A coronavirus vaccine being developed at the University of Oxford is safe and induces an immune response to the disease, the first phase of human trials has revealed.
Doses of the vaccine, called AZD1222, were given to 1,077 healthy adults aged between 18 and 55 in five UK hospitals in April and May.
The results – published in the Lancet journal on Monday – show they induced strong antibody and T-cell immune responses for up to 56 days after they were given.
T-cells are crucial for maintaining protection against the virus for years.
Scientists found the response could be even greater after a second dose of the vaccine.
Compared to a control group, who were given a meningitis vaccine, the COVID-19 vaccine caused minor side effects more frequently, but those could be reduced by taking paracetamol. There were no serious adverse effects from the vaccine, the report said.
The UK government has made a deal with AstraZeneca and the University of Oxford to secure access to 100 million doses of the vaccine.
Professor Andrew Pollard, who is leading the study at the University of Oxford, said: “The immune system has two ways of finding and attacking pathogens – antibody and T-cell responses.
“This vaccine is intended to induce both, so it can attack the virus when it’s circulating in the body, as well as attacking infected cells.
“We hope this means the immune system will remember the virus, so that our vaccine will protect people for an extended period.
“However, we need more research before we can confirm the vaccine effectively protects against SARS-CoV-2 infection, and for how long any protection lasts.”
Professor Sarah Gilbert, co-author of the study, said: “There is still much work to be done before we can confirm if our vaccine will help manage the COVID-19 pandemic, but these early results hold promise.
“As well as continuing to test our vaccine in phase 3 trials, we need to learn more about the virus – for example, we still do not know how strong an immune response we need to provoke to effectively protect against SARS-CoV-2 infection.
“If our vaccine is effective, it is a promising option as these types of vaccine can be manufactured at large scale.”
Although these results are from phase one of the trials, phase two testing is already under way in the UK and phase three testing on volunteers in Brazil and South Africa is also taking place.
AstraZeneca’s vaccine is one of the leading candidates among several others around the world, including an injection being developed by China’s Sinovac Biotech, another from state-owned Chinese firm Sinopharm and one from US biotech firm Moderna.
The UK government has also secured early access to 90 million COVID-19 vaccine doses through partnerships with pharmaceutical companies, including 30 million of one being developed by BioNTech and Pfizer, and 60 million from Valneva which has a factory in Scotland.
‘The University of Oxford team is leading the global race for a COVID-19 vaccine’

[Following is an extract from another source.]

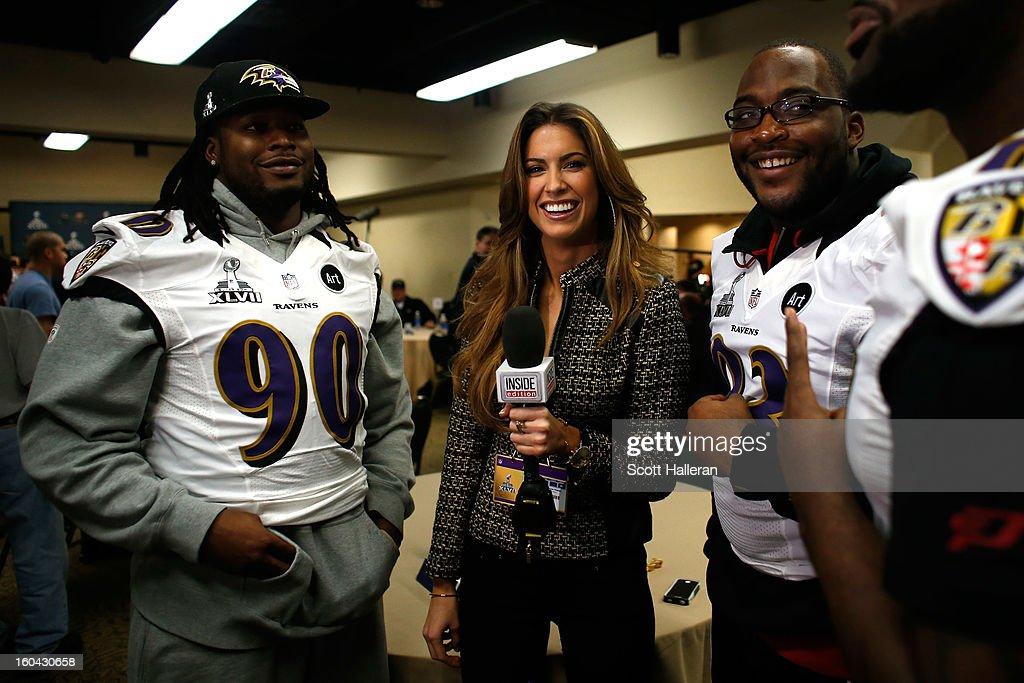 Katherine Webb of 'Inside Edition' interviews Pernell McPhee and DeAngelo Tyson during Super Bowl XLVII Media Availability at the Hilton New Orleans...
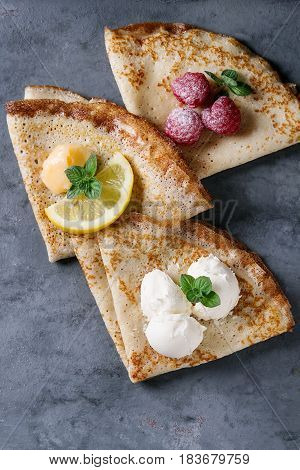 Sweet crepes pancakes with different fillings fresh raspberries, lemon curd, mascarpone cheese, mint, sugar powder over gray blue metal texture background. Top view with space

By Thomas Moore, science correspondent
The first clinical trial results from the COVID-19 vaccine being developed by Oxford scientists suggest it triggers a strong double defence in the immune system.

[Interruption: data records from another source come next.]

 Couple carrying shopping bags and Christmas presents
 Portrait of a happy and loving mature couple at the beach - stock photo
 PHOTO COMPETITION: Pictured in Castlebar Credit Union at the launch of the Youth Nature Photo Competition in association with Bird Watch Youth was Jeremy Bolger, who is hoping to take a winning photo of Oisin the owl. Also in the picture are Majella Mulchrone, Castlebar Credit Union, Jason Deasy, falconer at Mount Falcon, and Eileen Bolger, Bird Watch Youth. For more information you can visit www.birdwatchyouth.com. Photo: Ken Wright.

Data from the phase 1 safety study reveals that volunteers produced a significant rise in both antibodies and killer T-cells that help to clear infection from the body.
The antibodies were able to kill the virus in lab tests, an early indication that the vaccine works.

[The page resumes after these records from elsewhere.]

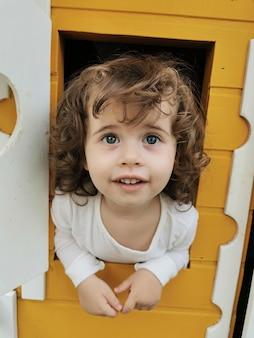 Fille aux yeux bleus jouant dans la maison de poupée.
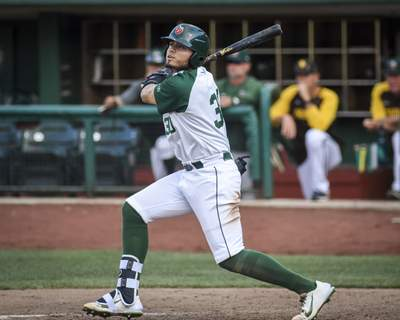 Mike Moore | The Journal Gazette TinCaps' Tirso Ornelas with a base hit in game one of Wednesday's doubleheader against Lansing.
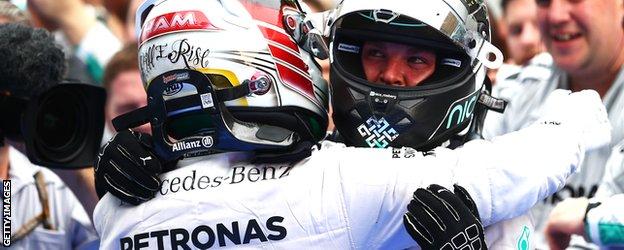 Lewis Hamilton embraces Nico Rosberg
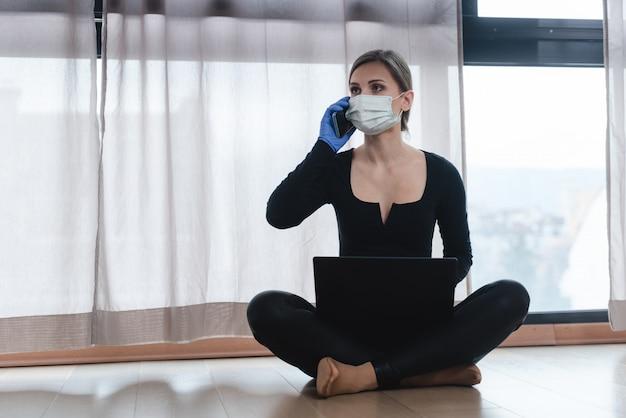 Mulher em quarentena corona com telefone e computador portátil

Further research will be needed to confirm whether the immune response is sufficient to protect people from COVID-19.
The research also shows there were no serious side effects.
The scientists from Oxford University’s Jenner Institute have already progressed to phase 3 studies of the vaccine in collaboration with the pharmaceutical company AstraZeneca.
Several thousand volunteers in the UK, Brazil and South Africa are being given the vaccine to test its effectiveness.
The team is leading the global race to develop a vaccine.
The UK government has bought 100 million doses in advance of the results, with deliveries expected by the end of the year, if all goes well.